Mais les lois de la physique ne plient pas devant l’enthousiasme. Produire de l’hydrogène réclame énormément d’électricité. Si l’électricité vient du renouvelable, l’équation pourrait fonctionner. Or, la réalité est moins reluisante : la majorité de l’hydrogène mondial provient toujours du vaporeformage du gaz naturel, loin d’être neutre en carbone. Le passage à une production réellement verte se heurte à la disponibilité limitée des renouvelables et à leur coût encore élevé, sans parler des pertes d’énergie à chaque phase de la chaîne : fabrication, stockage, transport, reconversion en électricité.
Certes, la voiture à hydrogène fait rêver par son autonomie et sa rapidité de recharge, comparée aux batteries lithium-ion. Mais à chaque transformation, de l’électricité à l’hydrogène, puis retour à l’électricité dans la pile, une part significative de l’énergie s’évapore. L’hydrogène carburant continue ainsi de courir après l’efficacité. Pour que ce vecteur gagne sa place durablement, il lui faudra une production plus verte et un usage mieux ciblé, face à la concurrence féroce des véhicules électriques à batterie, qui occupent déjà le terrain sur les routes européennes.
Le principal frein : une efficacité qui s’étiole en chemin
Ce qui bloque vraiment l’essor du carburant hydrogène, c’est la perte d’énergie tout au long de son parcours. Pour comprendre l’ampleur du problème, il faut observer la succession de transformations : électrolyse, compression ou liquéfaction, transport, stockage, puis restitution dans la pile à combustible. Chacune de ces étapes grignote une partie de l’énergie initiale.
Les chiffres de l’Agence internationale de l’énergie sont éloquents. À la sortie, moins de 30 % de l’électricité utilisée parviennent jusqu’aux roues d’un véhicule à hydrogène. À titre de comparaison, une voiture électrique classique dépasse facilement les 70 %. Ce différentiel pèse lourd, en particulier pour les voitures particulières et les utilitaires légers, où la bataille de l’efficacité fait rage.

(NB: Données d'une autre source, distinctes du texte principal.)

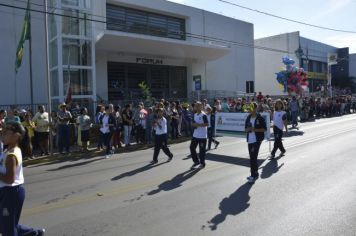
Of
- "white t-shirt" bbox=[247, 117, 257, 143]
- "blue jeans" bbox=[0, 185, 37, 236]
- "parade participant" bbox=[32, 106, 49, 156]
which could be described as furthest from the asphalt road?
"parade participant" bbox=[32, 106, 49, 156]

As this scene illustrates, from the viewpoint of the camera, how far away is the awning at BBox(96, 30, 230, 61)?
24.8 metres

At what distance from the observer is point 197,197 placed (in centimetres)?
734

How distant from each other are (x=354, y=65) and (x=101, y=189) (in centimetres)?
7418

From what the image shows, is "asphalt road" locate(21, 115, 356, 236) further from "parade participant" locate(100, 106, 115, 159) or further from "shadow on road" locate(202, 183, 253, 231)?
"parade participant" locate(100, 106, 115, 159)

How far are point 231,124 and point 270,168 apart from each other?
448cm

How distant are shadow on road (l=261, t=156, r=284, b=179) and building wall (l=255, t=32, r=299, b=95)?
41.0 m

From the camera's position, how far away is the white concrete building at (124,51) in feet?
70.0

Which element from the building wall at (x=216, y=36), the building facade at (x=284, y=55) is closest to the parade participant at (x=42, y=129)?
the building wall at (x=216, y=36)

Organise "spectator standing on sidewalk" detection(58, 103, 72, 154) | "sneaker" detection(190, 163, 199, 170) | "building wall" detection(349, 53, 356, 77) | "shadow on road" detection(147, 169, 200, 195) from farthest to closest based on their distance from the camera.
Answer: "building wall" detection(349, 53, 356, 77), "spectator standing on sidewalk" detection(58, 103, 72, 154), "sneaker" detection(190, 163, 199, 170), "shadow on road" detection(147, 169, 200, 195)

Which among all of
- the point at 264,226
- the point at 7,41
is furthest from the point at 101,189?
the point at 7,41

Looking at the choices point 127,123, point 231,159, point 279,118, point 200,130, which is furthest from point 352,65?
point 200,130

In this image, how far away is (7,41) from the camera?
2231 centimetres

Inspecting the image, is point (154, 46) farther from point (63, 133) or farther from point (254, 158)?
point (254, 158)

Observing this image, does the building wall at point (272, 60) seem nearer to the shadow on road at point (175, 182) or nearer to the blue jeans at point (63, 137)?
the blue jeans at point (63, 137)
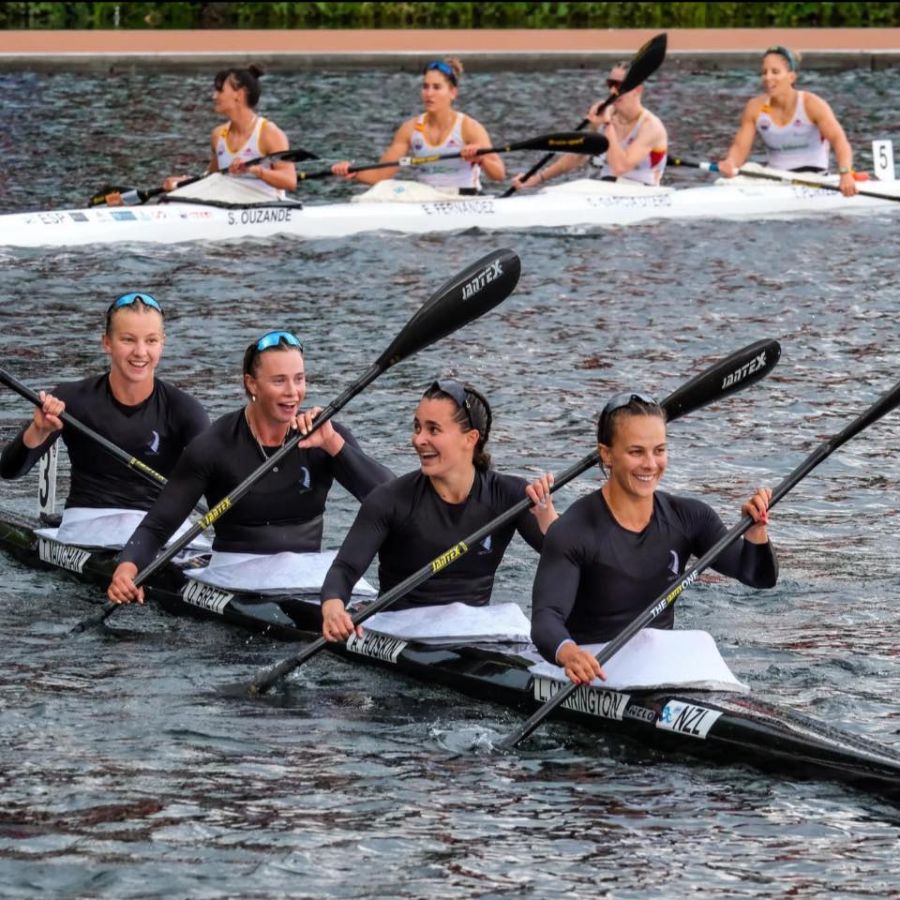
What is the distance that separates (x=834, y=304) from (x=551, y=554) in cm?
993

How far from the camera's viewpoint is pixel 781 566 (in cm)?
1085

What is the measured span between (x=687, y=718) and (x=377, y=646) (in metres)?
1.64

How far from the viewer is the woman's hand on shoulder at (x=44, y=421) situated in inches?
403

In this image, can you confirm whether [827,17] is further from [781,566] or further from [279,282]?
[781,566]

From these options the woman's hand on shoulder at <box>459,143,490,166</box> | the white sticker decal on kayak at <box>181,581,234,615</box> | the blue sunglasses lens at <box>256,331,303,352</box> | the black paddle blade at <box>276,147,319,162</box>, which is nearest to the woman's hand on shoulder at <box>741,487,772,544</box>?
the blue sunglasses lens at <box>256,331,303,352</box>

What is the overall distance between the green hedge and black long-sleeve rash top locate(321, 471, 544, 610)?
87.0ft

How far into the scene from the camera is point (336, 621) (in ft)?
28.4

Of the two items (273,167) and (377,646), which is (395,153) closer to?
(273,167)

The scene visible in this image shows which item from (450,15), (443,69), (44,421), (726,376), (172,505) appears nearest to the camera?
(726,376)

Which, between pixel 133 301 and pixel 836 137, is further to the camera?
pixel 836 137

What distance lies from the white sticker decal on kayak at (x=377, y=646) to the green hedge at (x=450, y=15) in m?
26.4

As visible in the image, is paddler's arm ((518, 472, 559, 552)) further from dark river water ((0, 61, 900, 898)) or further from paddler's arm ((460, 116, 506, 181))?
paddler's arm ((460, 116, 506, 181))

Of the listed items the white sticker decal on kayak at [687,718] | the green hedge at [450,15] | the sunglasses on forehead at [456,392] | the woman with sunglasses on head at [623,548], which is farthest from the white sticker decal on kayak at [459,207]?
the green hedge at [450,15]

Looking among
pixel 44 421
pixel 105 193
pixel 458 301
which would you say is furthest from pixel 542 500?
pixel 105 193
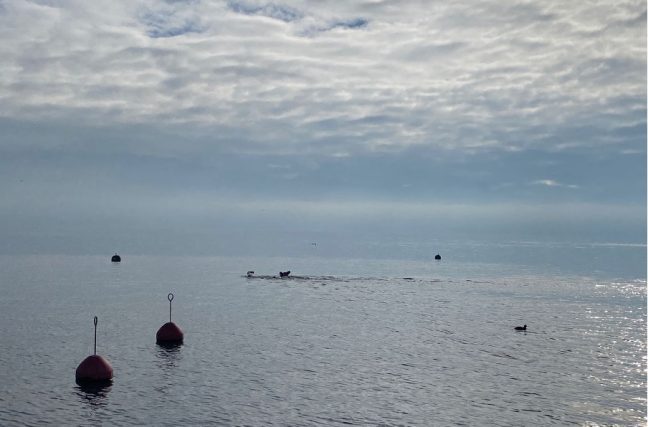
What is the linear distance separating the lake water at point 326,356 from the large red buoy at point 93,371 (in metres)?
0.93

À cela s’ajoute une autre difficulté, souvent sous-estimée : le manque d’infrastructures. Les stations de recharge hydrogène se comptent sur les doigts d’une main dans de nombreux pays, France comprise. Installer un point de distribution coûte plusieurs millions d’euros, un investissement difficile à rentabiliser tant que la demande reste faible. Stocker de l’hydrogène sous forme liquide ou comprimée suppose aussi de relever des défis logistiques et sécuritaires, notamment face à l’inflammabilité du gaz et au risque d’explosion.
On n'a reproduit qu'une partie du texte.